Poco pubblico e scarsa visibilità mediatica: la BCL è un investimento redditizio?

05 Febbraio 2026 Autore: Gabriele Lagonigro

Premessa d'obbligo: siamo tutti felici che dopo tanti anni la Pallacanestro Trieste sia ritornata a disputare una coppa europea e che il cammino, pur fra alti e bassi, prosegua. La sconfitta di ieri, che complica la situazione anche per il contemporaneo successo di Gran Canaria su Tenerife, ha evidenziato l'incapacità, fino a questo momento, di trovare una quadratura definitiva e le 7 sconfitte nelle 12 prove di BCL fin qui disputate ne sono una chiara testimonianza. Ma la squadra di Gonzalez ha ancora le carte in regola per superare il turno, vincendo almeno una delle due sfide interne con le spagnole e poi andando a sbancare il campo ceco. Vedremo.

La sfida di ieri, al di là dei contenuti tecnici, conferma però un tarlo che ci rode da un po' e che è legato all'appeal di questa coppa. Gli appena duemila spettatori accorsi in via Flavia, più o meno gli stessi visti contro gli ungheresi qualche settimana fa, non sono nient'altro che lo specchio di quanto avviene sugli altri campi. A Istanbul, in casa di una grande del basket europeo, le presenze erano un migliaio (forse...), in Bosnia poche centinaia, a Gran Canaria stessa il palasport era più vuoto che pieno, per non parlare delle sfide in terra magiara ma anche degli spezzoni dagli altri campi che si vedono on line. Poco pubblico, e in questo dispiace che Trieste non abbia risposto presente in gran numero, per quanto il dato del campionato, che ci pone al secondo posto nella graduatoria delle presenze, nobilita comunque il tifo biancorosso.

Ma non è solo il dato degli spettatori che stride.
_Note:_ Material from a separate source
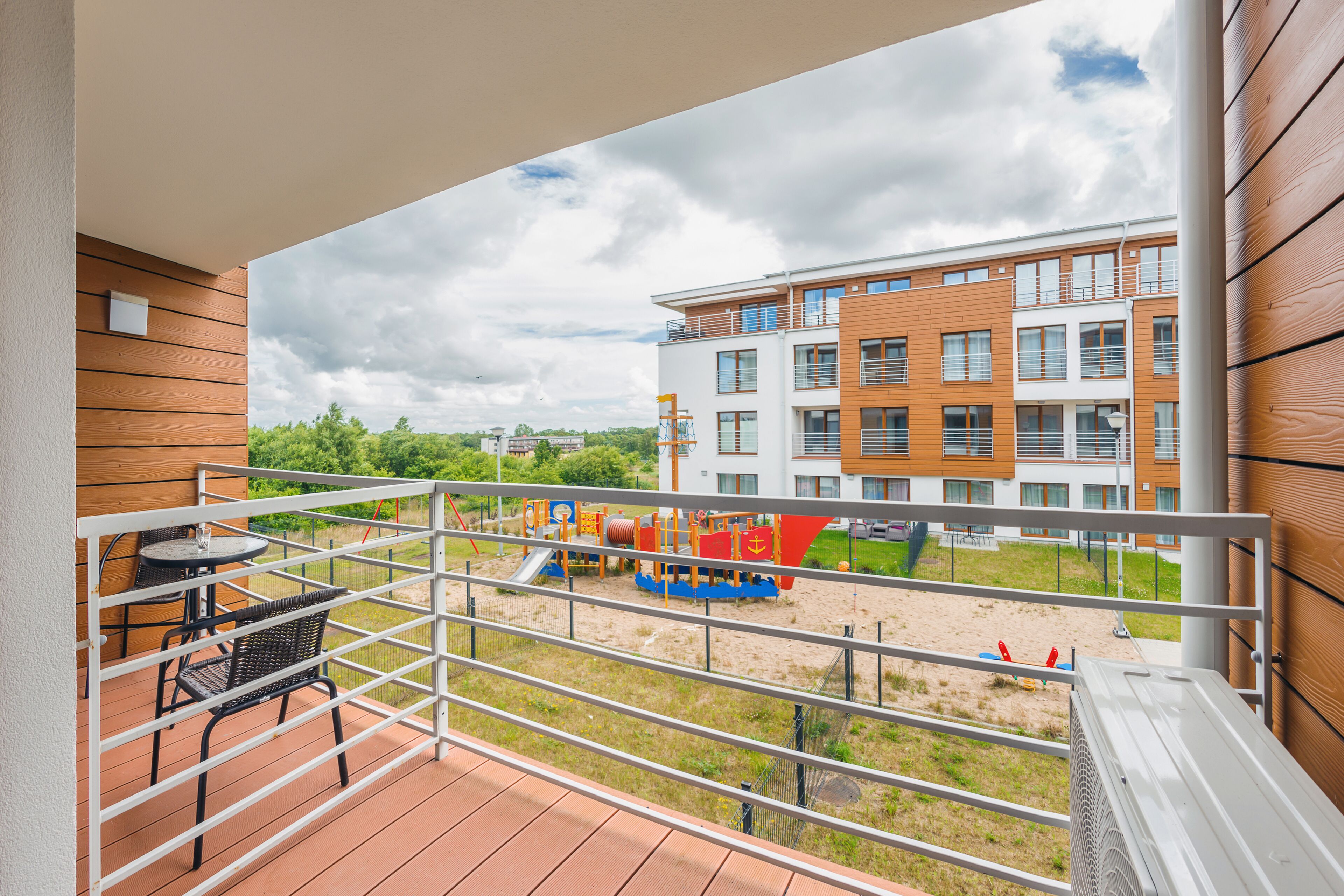 A balcony with a view of a playground and a multi-story building.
La visibilità della BCL si limita alle partite in streaming in lingua inglese, e meno male che ci sono: zero spazio sulle tv generaliste, quasi niente sui giornali sportivi nazionali. E tutto questo mentre i club devono svenarsi per ampliare i roster, con effetti non sempre positivi sul campionato a causa degli impegni ravvicinati. Insomma: bello esserci e speriamo di continuare a parteciparvi, ma per chi gestisce le società è davvero un investimento conveniente?